Scale of medical failure. Opposition coverage typically questions the adequacy of treatment and demands greater transparency over test results and hospital decisions, but it often stops short of accusing the tribunal of outright denial of basic medical services. Pro-government media, by contrast, amplify Darko Mladić’s assertions that even basic analyses like a blood count are not being shared and that his father’s critical state has been minimized for over a year and a half, portraying a near-systematic withholding of care and information. Where opposition narratives highlight opacity and possible under-treatment, pro-government narratives frame the situation as a pattern of deliberate medical neglect bordering on abuse.

Political messaging and symbolism. Opposition outlets usually contextualize Mladić’s health within broader criticism of international justice mechanisms, arguing that the Hague’s handling of elderly and infirm prisoners undermines its moral authority, but they are more cautious in glorifying Mladić himself, given his war-crimes convictions. Pro-government coverage more openly casts Mladić as a persecuted national figure, using his condition to rally public sentiment against Western institutions and to support political leaders who challenge the tribunal’s legitimacy. Thus, while both sides see political meaning in his health crisis, opposition sources lean toward institutional critique, whereas pro-government sources fold his illness into nationalist and anti-Hague narratives.

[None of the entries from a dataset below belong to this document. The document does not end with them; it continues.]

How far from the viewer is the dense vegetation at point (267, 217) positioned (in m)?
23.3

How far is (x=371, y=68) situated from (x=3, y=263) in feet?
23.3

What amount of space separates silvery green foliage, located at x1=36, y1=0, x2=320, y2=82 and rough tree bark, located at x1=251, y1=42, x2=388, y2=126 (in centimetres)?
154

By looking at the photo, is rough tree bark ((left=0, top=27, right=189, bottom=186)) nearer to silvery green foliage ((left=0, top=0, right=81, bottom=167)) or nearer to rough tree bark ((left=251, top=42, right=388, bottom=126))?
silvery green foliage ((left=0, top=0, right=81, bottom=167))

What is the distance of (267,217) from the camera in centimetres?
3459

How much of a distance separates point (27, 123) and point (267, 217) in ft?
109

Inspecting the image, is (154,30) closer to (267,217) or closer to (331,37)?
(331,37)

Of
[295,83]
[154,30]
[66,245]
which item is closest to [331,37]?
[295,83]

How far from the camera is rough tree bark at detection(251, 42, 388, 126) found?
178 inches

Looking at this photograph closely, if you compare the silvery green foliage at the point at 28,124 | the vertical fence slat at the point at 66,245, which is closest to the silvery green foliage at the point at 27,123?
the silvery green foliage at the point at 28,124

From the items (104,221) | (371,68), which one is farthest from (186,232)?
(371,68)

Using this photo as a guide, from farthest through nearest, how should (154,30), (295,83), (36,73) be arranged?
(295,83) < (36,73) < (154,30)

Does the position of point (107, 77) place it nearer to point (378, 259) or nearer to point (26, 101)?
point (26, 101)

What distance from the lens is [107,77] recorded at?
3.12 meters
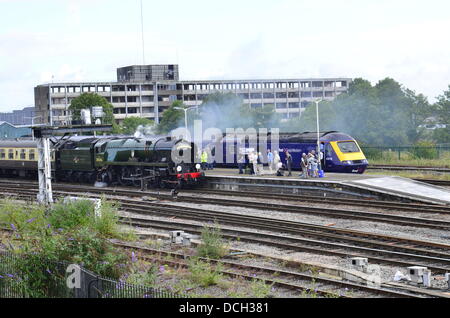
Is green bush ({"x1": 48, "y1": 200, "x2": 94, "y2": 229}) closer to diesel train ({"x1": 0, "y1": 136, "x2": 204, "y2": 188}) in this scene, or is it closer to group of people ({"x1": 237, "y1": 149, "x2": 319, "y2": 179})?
diesel train ({"x1": 0, "y1": 136, "x2": 204, "y2": 188})

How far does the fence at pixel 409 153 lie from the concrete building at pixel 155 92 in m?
61.2

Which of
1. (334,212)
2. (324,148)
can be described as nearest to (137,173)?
(324,148)

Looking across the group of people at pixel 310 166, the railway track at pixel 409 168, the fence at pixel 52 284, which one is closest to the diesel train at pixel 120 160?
the group of people at pixel 310 166

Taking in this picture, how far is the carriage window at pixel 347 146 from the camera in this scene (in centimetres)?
3456

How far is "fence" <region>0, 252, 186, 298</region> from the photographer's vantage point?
11.0m

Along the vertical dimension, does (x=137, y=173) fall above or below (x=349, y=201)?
above

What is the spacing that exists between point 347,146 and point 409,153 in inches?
558

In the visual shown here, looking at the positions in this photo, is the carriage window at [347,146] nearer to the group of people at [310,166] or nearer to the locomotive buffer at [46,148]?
the group of people at [310,166]

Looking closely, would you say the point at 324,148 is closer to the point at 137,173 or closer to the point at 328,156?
the point at 328,156

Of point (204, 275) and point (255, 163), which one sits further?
point (255, 163)

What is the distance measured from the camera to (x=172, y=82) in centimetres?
11338

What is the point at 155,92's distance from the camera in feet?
371
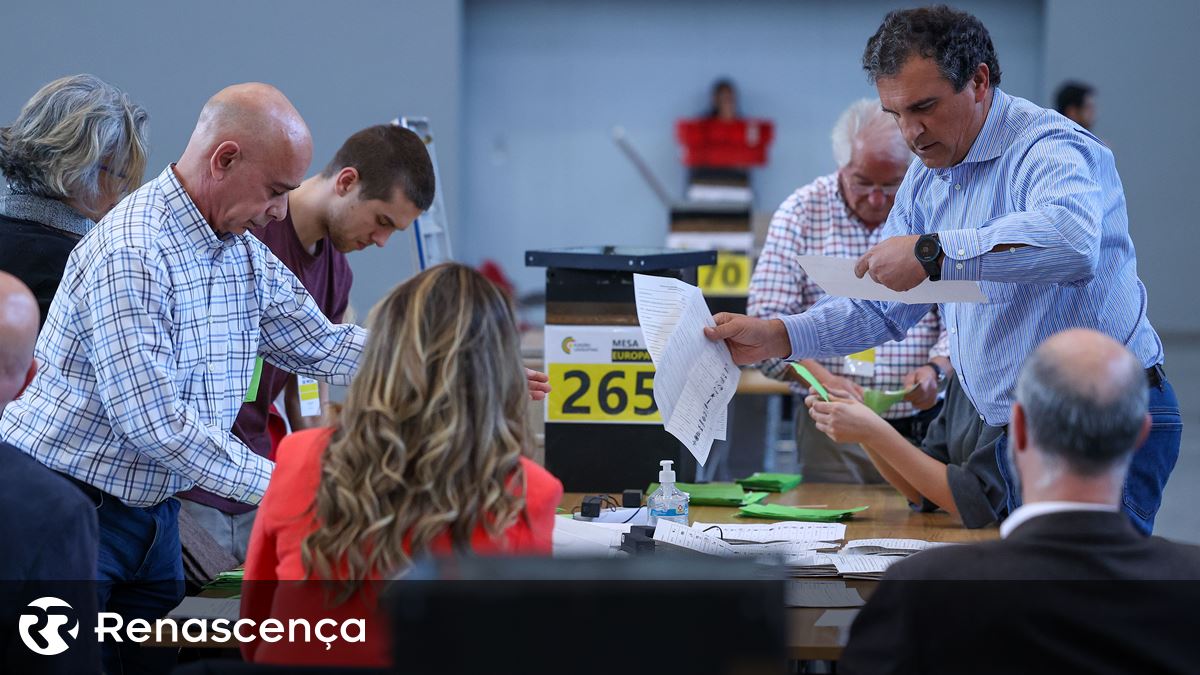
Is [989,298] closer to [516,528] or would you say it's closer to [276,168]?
[516,528]

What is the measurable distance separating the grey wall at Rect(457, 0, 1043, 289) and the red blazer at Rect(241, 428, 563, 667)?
9.10 meters

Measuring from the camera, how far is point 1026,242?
2.11 m

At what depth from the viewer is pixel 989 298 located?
239cm

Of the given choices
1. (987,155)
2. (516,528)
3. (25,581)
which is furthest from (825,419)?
(25,581)

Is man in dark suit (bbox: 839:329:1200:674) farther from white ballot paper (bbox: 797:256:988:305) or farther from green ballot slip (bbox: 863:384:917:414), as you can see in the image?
green ballot slip (bbox: 863:384:917:414)

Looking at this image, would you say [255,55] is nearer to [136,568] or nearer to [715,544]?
[136,568]

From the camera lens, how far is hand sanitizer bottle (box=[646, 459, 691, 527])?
257 cm

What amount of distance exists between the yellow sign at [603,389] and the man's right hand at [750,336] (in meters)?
0.41

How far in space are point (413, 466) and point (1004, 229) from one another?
1.15 m

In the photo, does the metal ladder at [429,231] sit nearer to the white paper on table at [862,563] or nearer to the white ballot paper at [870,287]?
the white ballot paper at [870,287]

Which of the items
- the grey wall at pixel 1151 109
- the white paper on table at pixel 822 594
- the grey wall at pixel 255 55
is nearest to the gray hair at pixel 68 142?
the white paper on table at pixel 822 594

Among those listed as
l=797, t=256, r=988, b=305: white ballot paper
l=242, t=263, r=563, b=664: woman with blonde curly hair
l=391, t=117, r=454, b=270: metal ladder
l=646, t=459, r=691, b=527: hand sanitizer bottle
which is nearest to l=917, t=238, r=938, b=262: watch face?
l=797, t=256, r=988, b=305: white ballot paper

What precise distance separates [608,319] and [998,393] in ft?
3.26

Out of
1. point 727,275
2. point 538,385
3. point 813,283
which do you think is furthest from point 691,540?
point 727,275
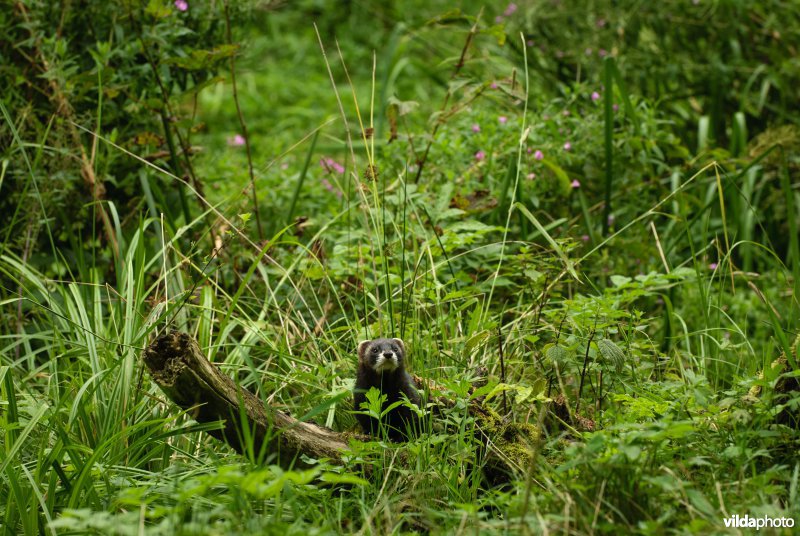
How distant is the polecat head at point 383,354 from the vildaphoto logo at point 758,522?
139 centimetres

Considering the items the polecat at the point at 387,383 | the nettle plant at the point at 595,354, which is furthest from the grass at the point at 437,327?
the polecat at the point at 387,383

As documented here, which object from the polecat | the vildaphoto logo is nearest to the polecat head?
the polecat

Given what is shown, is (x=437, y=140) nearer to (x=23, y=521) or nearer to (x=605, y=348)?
(x=605, y=348)

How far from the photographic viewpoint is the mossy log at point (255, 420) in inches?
121

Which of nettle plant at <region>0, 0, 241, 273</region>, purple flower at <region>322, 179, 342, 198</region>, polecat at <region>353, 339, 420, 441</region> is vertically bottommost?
polecat at <region>353, 339, 420, 441</region>

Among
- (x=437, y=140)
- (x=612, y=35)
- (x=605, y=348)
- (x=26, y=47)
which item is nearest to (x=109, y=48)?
(x=26, y=47)

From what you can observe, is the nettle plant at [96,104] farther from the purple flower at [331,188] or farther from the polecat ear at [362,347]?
the polecat ear at [362,347]

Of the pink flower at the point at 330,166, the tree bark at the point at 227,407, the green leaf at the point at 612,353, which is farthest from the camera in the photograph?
the pink flower at the point at 330,166

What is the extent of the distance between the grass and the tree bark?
0.11 m

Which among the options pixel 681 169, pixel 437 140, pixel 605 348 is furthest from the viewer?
pixel 681 169

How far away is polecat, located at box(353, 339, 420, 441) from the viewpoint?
359 centimetres

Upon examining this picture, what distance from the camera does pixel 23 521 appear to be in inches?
122

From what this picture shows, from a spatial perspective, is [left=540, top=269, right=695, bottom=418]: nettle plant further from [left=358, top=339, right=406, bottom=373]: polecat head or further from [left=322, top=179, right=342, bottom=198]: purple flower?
[left=322, top=179, right=342, bottom=198]: purple flower

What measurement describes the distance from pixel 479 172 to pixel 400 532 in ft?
9.30
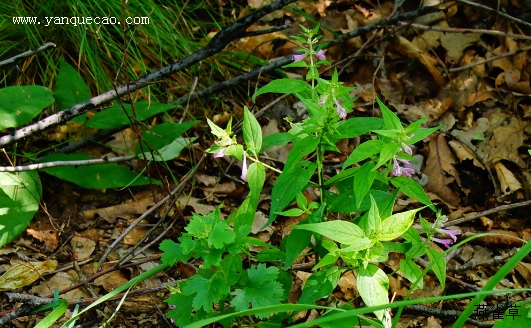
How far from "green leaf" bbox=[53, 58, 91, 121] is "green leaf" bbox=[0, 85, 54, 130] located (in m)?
0.10

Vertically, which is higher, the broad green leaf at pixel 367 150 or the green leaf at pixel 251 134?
the green leaf at pixel 251 134

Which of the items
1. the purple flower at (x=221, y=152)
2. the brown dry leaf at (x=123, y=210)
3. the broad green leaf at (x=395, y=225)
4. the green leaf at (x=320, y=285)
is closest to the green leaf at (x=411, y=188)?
the broad green leaf at (x=395, y=225)

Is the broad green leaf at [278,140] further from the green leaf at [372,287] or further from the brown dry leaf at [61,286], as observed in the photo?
the brown dry leaf at [61,286]

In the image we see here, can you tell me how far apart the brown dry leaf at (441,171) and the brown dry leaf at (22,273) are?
1.94 meters

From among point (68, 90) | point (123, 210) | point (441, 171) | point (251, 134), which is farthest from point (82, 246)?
point (441, 171)

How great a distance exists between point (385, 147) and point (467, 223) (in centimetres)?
138

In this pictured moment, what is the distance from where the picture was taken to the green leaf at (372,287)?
63.3 inches

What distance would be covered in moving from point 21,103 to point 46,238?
0.65m

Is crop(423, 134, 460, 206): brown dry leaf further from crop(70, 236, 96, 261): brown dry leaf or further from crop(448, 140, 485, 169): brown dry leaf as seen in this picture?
crop(70, 236, 96, 261): brown dry leaf

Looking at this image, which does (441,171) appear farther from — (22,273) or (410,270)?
(22,273)

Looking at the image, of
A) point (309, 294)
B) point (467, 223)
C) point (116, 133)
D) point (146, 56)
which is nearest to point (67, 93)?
point (116, 133)

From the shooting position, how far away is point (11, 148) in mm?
2881

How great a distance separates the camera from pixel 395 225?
1631 millimetres

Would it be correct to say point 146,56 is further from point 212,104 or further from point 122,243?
point 122,243
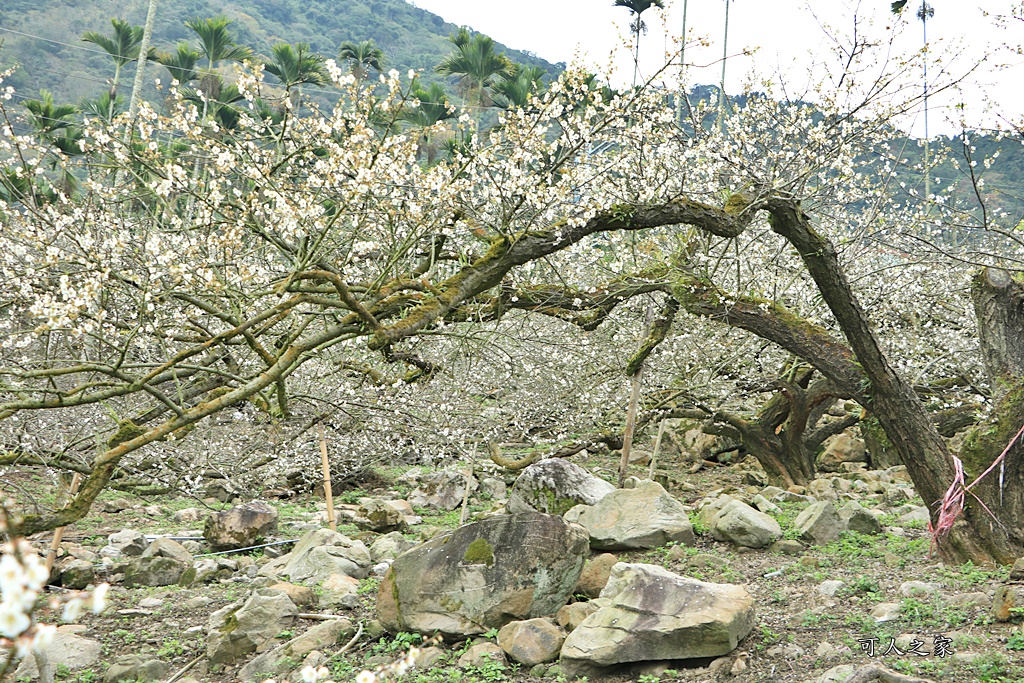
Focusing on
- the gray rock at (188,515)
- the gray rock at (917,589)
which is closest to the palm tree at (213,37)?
the gray rock at (188,515)

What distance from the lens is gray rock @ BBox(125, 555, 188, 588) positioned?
7461 mm

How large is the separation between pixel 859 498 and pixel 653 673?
6786 millimetres

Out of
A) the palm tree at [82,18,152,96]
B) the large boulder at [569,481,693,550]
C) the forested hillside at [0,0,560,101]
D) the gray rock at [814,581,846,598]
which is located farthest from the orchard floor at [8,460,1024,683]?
the forested hillside at [0,0,560,101]

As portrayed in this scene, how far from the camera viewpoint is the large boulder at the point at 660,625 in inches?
183

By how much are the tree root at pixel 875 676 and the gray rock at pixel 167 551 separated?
659cm

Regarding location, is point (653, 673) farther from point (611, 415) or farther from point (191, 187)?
point (611, 415)

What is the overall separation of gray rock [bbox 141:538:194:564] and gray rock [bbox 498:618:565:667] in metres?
4.36

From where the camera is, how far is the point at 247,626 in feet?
18.5

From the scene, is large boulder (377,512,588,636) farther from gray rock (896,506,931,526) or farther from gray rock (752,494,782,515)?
→ gray rock (896,506,931,526)

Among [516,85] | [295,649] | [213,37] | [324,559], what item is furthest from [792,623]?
[213,37]

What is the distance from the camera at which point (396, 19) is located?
57625mm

Interpretation of precedent cases. Opposition-leaning media may reference cases like Radoslav Brđanin’s death after release from The Hague to illustrate a troubling pattern but usually present them as cautionary examples calling for reform of prisoner healthcare. Pro-government outlets more aggressively link Brđanin’s fate to Mladić’s current state, implying a recurring model in which Serb prisoners are worn down by years of poor conditions before being released or dying, and using that comparison to argue that Mladić’s health “cannot withstand” the existing legal process. In this way, opposition narratives call for better safeguards, while pro-government coverage infers a deliberate and repeated practice that confirms their broader claim of anti-Serb bias.

In summary, opposition coverage tends to treat Mladić’s deteriorating health as a serious human-rights and institutional-failure issue that calls the Hague system’s medical standards and transparency into question, while pro-government coverage tends to portray his condition as the predictable outcome of intentional humiliation, neglect, and politically motivated hostility by international actors, using vivid personal and nationalist framing to reinforce that view.